As atividades ocorreriam no limite, depois que nenhuma outra forma de alcançar os estudantes tivesse êxito. Não se trata de expor alunos vulneráveis (infelizmente eles estão expostos e circulando por outras razões, ainda mais sem nenhuma atividade escolar), não podemos idealizar a quarentena. As atividades ocorreriam de maneira controlada, orientada e esporádica.
O registro das aulas é um meio para garantir a aprendizagem, o fim. Não havendo o alcance mínimo esperado de estudantes ou dos objetivos do planejamento específico, é razoável que não haja o registro. A flexibilidade para avaliar essa questão é fundamental.
Note-se que não trato da oferta deliberada de EAD (por isso a formação docente e familiaridade com ferramentas não seriam os pontos centrais agora). Olho para atividades remotas, que envolvem executar tarefas dirigidas que serão analisadas na retomada.
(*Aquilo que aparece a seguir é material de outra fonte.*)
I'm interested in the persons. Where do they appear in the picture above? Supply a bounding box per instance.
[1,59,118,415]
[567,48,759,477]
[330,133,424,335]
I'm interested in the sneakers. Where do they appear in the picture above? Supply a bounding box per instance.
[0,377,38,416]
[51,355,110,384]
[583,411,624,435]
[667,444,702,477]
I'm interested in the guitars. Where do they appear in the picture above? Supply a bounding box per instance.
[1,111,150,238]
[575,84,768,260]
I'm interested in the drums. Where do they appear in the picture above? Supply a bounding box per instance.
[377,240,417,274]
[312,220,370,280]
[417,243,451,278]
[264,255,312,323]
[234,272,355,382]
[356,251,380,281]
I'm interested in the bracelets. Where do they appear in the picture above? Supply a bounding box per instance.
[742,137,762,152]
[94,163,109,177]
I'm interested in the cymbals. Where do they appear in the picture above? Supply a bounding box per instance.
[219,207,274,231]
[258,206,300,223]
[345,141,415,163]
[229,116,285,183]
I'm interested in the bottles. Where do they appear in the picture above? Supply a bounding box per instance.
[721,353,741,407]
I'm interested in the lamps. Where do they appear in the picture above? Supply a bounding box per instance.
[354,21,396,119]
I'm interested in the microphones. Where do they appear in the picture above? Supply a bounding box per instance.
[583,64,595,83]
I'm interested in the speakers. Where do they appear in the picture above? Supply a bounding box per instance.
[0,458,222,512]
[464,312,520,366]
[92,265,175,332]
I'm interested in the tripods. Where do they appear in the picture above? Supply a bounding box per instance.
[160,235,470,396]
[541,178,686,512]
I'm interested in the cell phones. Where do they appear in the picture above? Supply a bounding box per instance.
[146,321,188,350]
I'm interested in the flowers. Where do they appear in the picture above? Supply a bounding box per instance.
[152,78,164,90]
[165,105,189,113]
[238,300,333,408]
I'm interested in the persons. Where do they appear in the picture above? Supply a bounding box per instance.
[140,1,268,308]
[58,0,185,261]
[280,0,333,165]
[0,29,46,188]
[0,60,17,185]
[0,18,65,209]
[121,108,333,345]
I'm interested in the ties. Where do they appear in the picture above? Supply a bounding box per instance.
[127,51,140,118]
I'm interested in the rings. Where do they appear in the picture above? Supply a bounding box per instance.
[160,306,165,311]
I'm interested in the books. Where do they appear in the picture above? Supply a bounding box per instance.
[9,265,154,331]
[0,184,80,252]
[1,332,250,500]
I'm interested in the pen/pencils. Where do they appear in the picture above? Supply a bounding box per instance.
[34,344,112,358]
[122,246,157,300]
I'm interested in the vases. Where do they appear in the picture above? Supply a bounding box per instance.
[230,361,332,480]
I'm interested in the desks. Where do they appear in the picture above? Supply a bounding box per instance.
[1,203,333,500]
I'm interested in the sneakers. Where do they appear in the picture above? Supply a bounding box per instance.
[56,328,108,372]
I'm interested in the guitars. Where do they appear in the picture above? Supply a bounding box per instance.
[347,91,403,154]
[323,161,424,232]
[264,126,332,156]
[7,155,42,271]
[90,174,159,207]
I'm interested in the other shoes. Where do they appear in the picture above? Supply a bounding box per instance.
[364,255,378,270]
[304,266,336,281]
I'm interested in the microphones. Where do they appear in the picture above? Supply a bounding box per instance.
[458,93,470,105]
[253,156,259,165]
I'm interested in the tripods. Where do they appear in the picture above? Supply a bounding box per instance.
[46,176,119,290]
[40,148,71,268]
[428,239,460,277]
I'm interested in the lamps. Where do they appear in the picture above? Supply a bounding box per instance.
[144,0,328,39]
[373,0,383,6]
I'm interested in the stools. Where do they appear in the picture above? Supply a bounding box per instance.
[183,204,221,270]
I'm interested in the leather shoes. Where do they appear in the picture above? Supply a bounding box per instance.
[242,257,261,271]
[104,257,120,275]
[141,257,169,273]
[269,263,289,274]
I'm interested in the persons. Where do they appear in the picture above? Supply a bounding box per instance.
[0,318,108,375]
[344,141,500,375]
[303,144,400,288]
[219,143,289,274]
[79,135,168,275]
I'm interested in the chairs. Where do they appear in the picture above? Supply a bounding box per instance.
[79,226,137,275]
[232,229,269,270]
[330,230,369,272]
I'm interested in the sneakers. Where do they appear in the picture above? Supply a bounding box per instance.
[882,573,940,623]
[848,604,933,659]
Resumir aulas, textos, vídeos, enfim, fazer exercícios, leituras, são ações mais “físicas” do que digitais.
Poderíamos ter pensando em entregar materiais impressos produzidos pelos docentes (simples e em pouco volume, referentes a 10% da carga horária dos componentes de um ou dois meses) por correio para todos estudantes sem acesso ou que demandem. Tal medida seria parte da busca ativa. As prefeituras e estados estão pensando em dispor materiais impressos, se não há todas as condições, isso deve ser foco da política pública mesmo que demande mais investimento. Em instituições federais teremos eventos presenciais cancelados, parte de recursos poderiam ter sido realocados nesse sentido. Uso o futuro do pretérito nesse parágrafo por ter ciência do quão datadas podem ser essas sugestões.
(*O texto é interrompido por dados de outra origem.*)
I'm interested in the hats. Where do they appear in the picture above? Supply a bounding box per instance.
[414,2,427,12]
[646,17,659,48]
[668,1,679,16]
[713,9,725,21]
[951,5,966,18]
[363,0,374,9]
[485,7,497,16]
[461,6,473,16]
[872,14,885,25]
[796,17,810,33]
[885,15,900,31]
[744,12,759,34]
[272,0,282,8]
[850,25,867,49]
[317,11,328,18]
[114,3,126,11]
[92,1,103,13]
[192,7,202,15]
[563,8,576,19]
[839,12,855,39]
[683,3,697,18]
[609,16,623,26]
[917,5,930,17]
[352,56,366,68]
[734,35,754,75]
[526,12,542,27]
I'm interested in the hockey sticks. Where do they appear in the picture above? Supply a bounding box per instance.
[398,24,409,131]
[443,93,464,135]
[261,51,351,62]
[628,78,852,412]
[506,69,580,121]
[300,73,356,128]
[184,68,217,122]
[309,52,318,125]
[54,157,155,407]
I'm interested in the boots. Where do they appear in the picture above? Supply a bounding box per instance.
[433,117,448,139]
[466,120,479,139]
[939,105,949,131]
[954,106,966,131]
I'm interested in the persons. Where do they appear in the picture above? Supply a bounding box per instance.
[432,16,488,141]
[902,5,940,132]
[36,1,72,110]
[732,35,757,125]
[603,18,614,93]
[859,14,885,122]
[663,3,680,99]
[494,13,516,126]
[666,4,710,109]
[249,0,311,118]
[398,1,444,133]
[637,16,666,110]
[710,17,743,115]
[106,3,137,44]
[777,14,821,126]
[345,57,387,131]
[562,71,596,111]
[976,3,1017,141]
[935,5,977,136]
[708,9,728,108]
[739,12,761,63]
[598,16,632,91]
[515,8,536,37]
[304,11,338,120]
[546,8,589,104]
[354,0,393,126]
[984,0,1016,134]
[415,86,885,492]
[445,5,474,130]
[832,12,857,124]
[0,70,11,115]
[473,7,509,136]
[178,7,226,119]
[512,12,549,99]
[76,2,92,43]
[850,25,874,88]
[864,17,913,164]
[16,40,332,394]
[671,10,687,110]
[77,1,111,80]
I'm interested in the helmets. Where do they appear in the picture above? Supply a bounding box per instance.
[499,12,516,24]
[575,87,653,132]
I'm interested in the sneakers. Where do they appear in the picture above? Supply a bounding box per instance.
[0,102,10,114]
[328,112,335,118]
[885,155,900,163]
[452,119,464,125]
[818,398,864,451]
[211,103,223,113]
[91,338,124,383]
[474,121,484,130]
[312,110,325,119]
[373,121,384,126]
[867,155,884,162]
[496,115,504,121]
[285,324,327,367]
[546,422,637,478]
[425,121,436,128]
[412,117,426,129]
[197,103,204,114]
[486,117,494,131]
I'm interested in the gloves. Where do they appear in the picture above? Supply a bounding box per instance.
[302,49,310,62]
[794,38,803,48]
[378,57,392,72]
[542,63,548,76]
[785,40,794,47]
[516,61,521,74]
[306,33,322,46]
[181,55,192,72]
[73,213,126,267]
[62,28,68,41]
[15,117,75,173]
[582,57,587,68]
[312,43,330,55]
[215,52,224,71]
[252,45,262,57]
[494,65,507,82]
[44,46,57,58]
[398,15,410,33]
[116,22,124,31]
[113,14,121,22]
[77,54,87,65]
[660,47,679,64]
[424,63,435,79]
Os comentários críticos que recebi são de pessoas com as quais tenho grandes afinidades, as divergências pontuais se concentram em basicamente dois pontos. Primeiro a premissa de que ofertar algo poderia agravar a desigualdade, isso não se sustenta. Veja a sutil diferença que existe aqui. A tentativa de ofertar e registrar atividades de ensino remoto torna mais evidente a desigualdade, a desnuda. Contudo, tornar mais evidente, não significa que tentar constantemente alcançar os alunos com ensino remoto irá agravar a desigualdade. Pelo contrário, essa busca ativa é o que pode minimizar.
O segundo ponto é que alguns entenderam que minha preocupação fundamental é o registro (o calendário), não é. Meu ponto é a oferta orquestrada e a “busca ativa”, registrar está relacionado com isso, mas é consequência, se for possível e razoável que se faça. Acho um falso dilema esse o de ofertar ou não atividades de forma sistematizada, temos que ofertar, é a única escolha que temos, é o que as redes estão fazendo ou farão. Registrar ou não é outro tema, porém, a vedação de qualquer tipo de registro sim, a meu ver, é decisão precipitada em tempo de afastamento imprevisível.
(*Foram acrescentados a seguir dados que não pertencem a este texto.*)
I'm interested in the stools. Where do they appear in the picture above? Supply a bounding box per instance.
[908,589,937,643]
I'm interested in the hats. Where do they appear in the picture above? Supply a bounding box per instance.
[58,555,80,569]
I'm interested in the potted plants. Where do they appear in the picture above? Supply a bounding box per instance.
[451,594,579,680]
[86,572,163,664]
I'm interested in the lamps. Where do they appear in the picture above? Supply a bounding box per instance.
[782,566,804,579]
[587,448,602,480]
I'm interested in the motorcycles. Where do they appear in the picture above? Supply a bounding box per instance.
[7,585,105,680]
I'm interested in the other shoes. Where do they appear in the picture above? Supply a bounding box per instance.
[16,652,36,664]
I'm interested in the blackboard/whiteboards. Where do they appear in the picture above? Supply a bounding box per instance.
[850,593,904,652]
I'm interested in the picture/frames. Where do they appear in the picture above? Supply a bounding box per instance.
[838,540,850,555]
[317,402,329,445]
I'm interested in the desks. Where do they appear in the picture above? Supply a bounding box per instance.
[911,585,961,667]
O desafio agora é alcançar, ter contato permanente com quem mais precisa, fator fulcral nas experiências exitosas de ensino remoto em outros países. Pesquisas nos EUA mostraram que 90% dos pais dos estudantes relatam o desejo de acesso mais consistente aos professores por parte dos filhos — necessidade de mais orientação sobre como proceder durante o afastamento.
As experiências da Espanha, México e Uruguai mostram também que esse é um momento de consolidar infraestrutura institucional para responder com qualidade a crises como essa. Não estávamos preparados, ninguém estava, teremos de pensar muito como sistemas de ensino e instituições. Testar e experimentar podem representar aprendizado, qualificam o diagnóstico e amadurecem ferramentas para o futuro.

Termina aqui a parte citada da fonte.